§ **EXTRACT**:
══════
The following theorems make it easy to determine whether ${\overline{W_s}}^{\infty }$ exists or not [34].

Theorem 1.

If the largest eigenvalue of a nonnegative column random matrix (W) is 1 and is a single root, and all the other eigenvalues have a mode less than 1, then$W^{\infty }$exists and all its columns are the same.

Theorem 2.

If W is a nonnegative irreducible column random matrix, then the necessary and sufficient condition for the existence of$W^{\infty }$is that the W is a prime matrix.

Finally, in order to reduce the influence of subjective factors, several experts were consulted to judge the index system, and the expected value of the global-weight vector was used as the combined-weight vector ($\overline{\mathit{w}}$).

3.2. Cloud-Model-Improved Matter–Element Theory

3.2.1. Transforming Matter–Element Model with Cloud Model

To transform the matter–element model with the cloud model is to make the numerical features (E_x, E_n, H_e) of the universal normal cloud model [35] replace the thing-feature measure (V) in the (E_x, E_n, H_e) model (R(N, C, V)) [30], and when the thing (N) has q features, the cloudified matter–element model can be represented as Equation (7):

$$R=\left[\begin{array}{cc}\begin{array}{cc}N& c_1\\ & c_2\end{array}& \begin{array}{c}\left(E_{x_1},E_{n_1},H_{e_1}\right)\\ \left(E_{x_2},E_{n_2},H_{e_2}\right)\end{array}\\ \begin{array}{cc}\begin{array}{c}\\ \end{array}& \begin{array}{c}⋮\\ c_q\end{array}\end{array}& \begin{array}{c}⋮\\ \left(E_{x_q},E_{n_q},H_{e_q}\right)\end{array}\end{array}\right]$$

(7)

where the expectation (E_x) is the most typical sample point on the domain, representing the cloud center of gravity; the entropy (E_n) is the measurable granularity of a qualitative concept, reflecting the range of values that can be accepted by this concept on the domain, and the larger the entropy, the greater the degree of ambiguity of the qualitative concept represented by the cloud; H_e is the hyperentropy, which is the entropy of the entropy, which reflects the randomness of the sample, and the greater the hyperentropy, the greater the thickness of the cloud droplets on the cloud chart. The cloud model realizes the conversion between qualitative and quantitative through these three numerical features [36].

After transforming the matter–element model with the cloud model, there is ambiguity at the boundary of each level. The degree of membership of each index to each level is random, and some overlap of the level range is allowed.

3.2.2. Cloud-Model Parameters

Using the fuzzy and stochastic nature of the cloud model, each level is considered as a double-constraint index [T_min, T_max], and each cloud-model parameter [33] is calculated according to Equations (8) and (9):

$$E_x=\frac{T_{\min }+T_{\max }}{2}$$

(8)

$$H_e=k$$

(9)

where the expectation (E_x) takes the cloud center-of-gravity point value. k is a constant, and the smaller its value, the thinner the cloud, and the smaller the dispersion of the degree of membership, the more comparable the results, but it will ignore many boundary cloud drops, and the larger its value, the greater the randomness of the cloud drops, and the less comparable the results. The value can be adjusted according to the ambiguity of each level, the randomness, and the actual situation. Referring to related research [37], in this paper, we take k = 0.1E_n.
══════
§ **EXERCISE GOAL**:
Answer these questions from the cloud-model extract, one a line, numbered 1., 2., 3.:
1. Under Theorem 2, what is the necessary and sufficient condition for W^∞ to exist?
2. What does the hyperentropy (H_e) reflect?
3. What value of k does the paper take?
The listing is separate material, apart from the cloud-model extract.

§ **DATASET EXCERPT**:
══════
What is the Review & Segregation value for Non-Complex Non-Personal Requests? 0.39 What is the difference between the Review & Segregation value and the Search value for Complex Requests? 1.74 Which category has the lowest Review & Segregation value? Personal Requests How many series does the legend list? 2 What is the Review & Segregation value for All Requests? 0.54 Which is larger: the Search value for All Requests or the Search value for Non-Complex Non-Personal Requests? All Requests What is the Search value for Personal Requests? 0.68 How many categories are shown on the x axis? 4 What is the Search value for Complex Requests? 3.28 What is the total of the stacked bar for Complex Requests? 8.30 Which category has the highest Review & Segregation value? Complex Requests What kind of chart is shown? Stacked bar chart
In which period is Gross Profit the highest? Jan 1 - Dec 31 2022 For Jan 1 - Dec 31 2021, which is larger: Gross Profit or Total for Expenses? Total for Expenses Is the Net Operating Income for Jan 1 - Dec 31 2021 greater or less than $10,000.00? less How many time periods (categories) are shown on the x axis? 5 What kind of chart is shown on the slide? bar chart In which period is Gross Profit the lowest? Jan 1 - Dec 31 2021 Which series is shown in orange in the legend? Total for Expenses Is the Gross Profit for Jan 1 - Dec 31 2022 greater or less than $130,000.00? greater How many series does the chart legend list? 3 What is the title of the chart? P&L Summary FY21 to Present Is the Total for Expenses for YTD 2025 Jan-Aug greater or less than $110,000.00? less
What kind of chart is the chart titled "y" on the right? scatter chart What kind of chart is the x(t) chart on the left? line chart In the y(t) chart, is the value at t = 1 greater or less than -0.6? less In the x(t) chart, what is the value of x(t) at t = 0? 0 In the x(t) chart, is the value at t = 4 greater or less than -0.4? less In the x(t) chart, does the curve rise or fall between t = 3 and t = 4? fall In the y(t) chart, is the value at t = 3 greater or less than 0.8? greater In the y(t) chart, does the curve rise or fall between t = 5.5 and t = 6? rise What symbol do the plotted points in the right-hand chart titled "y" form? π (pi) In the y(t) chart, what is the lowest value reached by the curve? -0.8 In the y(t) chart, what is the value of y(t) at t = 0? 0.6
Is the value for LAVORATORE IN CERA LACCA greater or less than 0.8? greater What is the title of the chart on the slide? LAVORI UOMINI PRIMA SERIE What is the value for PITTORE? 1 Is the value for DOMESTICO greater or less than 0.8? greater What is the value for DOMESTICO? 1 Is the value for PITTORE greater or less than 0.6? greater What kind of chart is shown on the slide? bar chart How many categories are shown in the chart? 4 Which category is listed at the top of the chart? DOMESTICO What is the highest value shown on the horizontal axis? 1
══════
§ **EXERCISE OUTPUT**:
1. W is a prime matrix.
2. The randomness of the sample.
3. k = 0.1E_n.